There is nothing that I am aware of that discusses the current market. The RAND paper is closest.
> acting in good faith.
I should not have used a blanket statement. My point is that there are people in IC who are legitimately going after terrorists and child abusers. They have a legitimate need for capabilities that enable them to do that.
I am not saying that the IC is a benign and wonderful government organ. I am saying that within IC there are people who are actually hunting terrorists and pedophiles. I didn't want to explain all of that because it is obvious that it is true. Hence, "lets take it for granted". Rather than discussing the history of the IC, I wanted to explain that there are legitimate uses for 0day and that is the issue being discussed.

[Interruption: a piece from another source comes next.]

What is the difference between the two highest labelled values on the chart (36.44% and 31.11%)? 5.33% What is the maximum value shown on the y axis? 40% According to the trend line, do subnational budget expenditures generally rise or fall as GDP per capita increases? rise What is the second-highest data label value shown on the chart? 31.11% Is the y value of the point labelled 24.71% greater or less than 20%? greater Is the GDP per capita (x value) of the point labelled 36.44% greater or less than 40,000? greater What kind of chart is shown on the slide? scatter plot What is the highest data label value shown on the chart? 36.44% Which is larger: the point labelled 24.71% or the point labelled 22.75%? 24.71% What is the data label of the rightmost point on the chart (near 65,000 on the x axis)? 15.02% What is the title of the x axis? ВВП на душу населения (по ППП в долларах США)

The rest is not relevant to explaining how the vulnerability market operates. (Well, how it did in 2011.) When someone asks "how do shares work?" you don't start off by talking about boom and bust markets and macroeconomics. Same thing here. "How does the market work?" is not a question about the IC. It is about how the market works. If you're talking about the vulnerability market you talk about the vulnerability market. You have to assume that there are legitimate players who are acting in good faith.
This entire post is why I abridged it to "lets assume good faith."
Leaving it out because it was mostly irrelevant makes sense. There's definitely folks doing good with these capabilities. I'm a big fan of their work and grateful for their sacrifices. And thanks for the RAND link. I'll check it out later.